ACTIVITY: In the Nifty market update, rewrite the paragraph beginning "Nifty had a strong Gap up opening" as a short bulleted list that keeps its main facts.

EXCERPT TO READ:
--------------------------------

Following article is picked up from today's morning report "The Financial Waves" by Waves Strategy Advisors. For daily research subscription please visit http://wavesstrategy.com/index.php/store.html
Bottom Line: Nifty had a strong negative
close after Gap up opening but prices reversed from the zone of 5480 – 5520!
Nifty daily
chart:
Nifty 60 mins
chart:
Wave Analysis:
In the
previous update we mentioned that “In short, as the larger trend of the market
is down it is better to adopt sell on rallies strategy and also keep stoploss
at sufficient levels to take care of volatility. On upside 5480 followed by
5550 will be important level to watch and move below 5340 will continue the
downtrend.”
Nifty had a strong
Gap up opening of more than 90 points near 5495 levels. Prices made a high of
5504 and failed to retest that level again during the day. Post 1 pm the
selloff pressure intensified and prices moved below previous day’s low of 5300.

--------------------------------

EXTRACTED RECORDS:

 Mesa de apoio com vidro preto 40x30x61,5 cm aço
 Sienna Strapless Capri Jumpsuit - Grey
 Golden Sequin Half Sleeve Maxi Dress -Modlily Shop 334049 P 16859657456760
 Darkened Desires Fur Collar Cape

--------------------------------

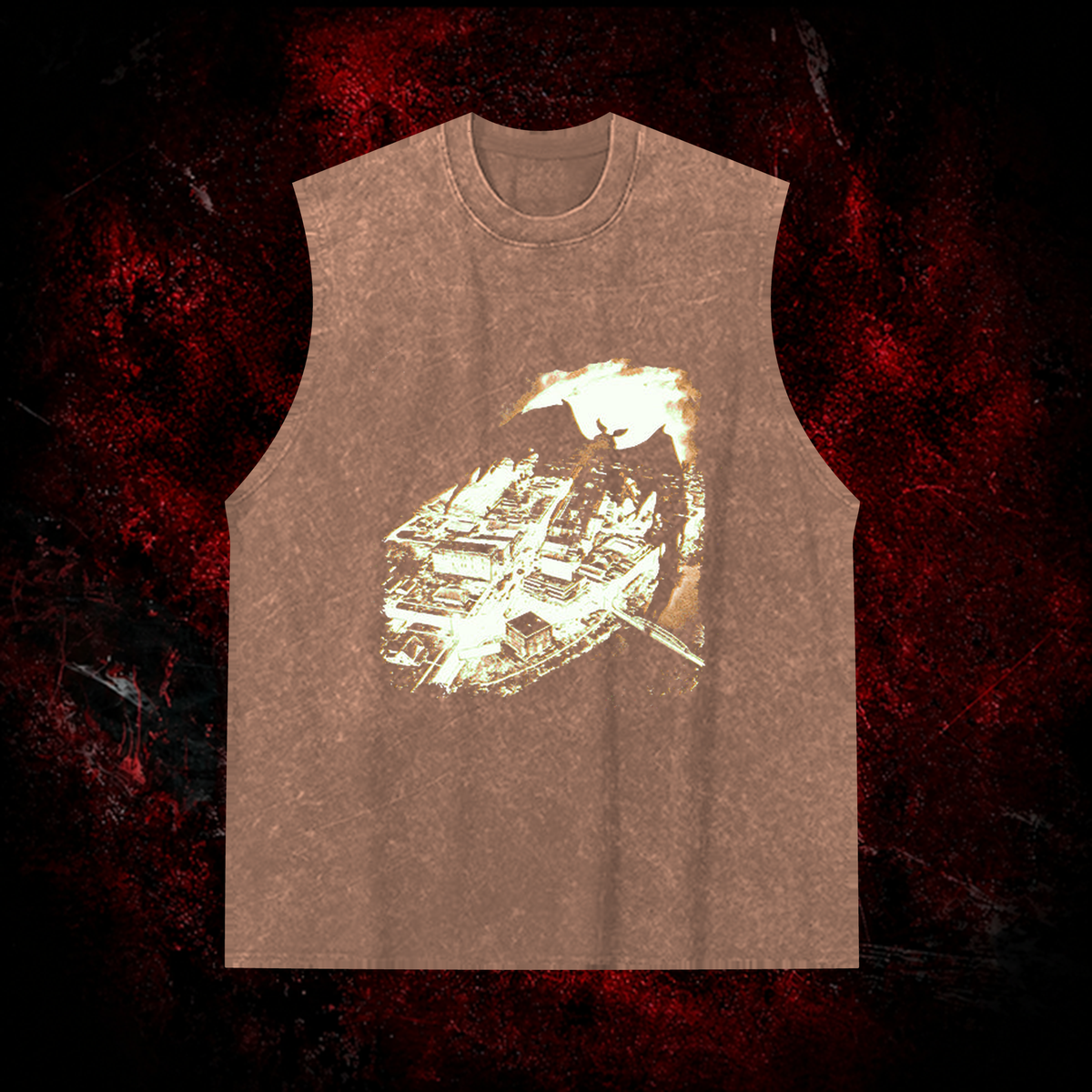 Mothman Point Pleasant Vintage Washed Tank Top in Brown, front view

--------------------------------

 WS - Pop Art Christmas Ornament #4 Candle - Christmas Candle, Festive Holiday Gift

--------------------------------

SOLVED PROBLEM:
- Nifty opened with a gap up of more than 90 points, near 5495.
- Prices reached a high of 5504 and did not retest it during the day.
- After 1 pm, selling pressure intensified and prices fell below the previous day's low of 5300.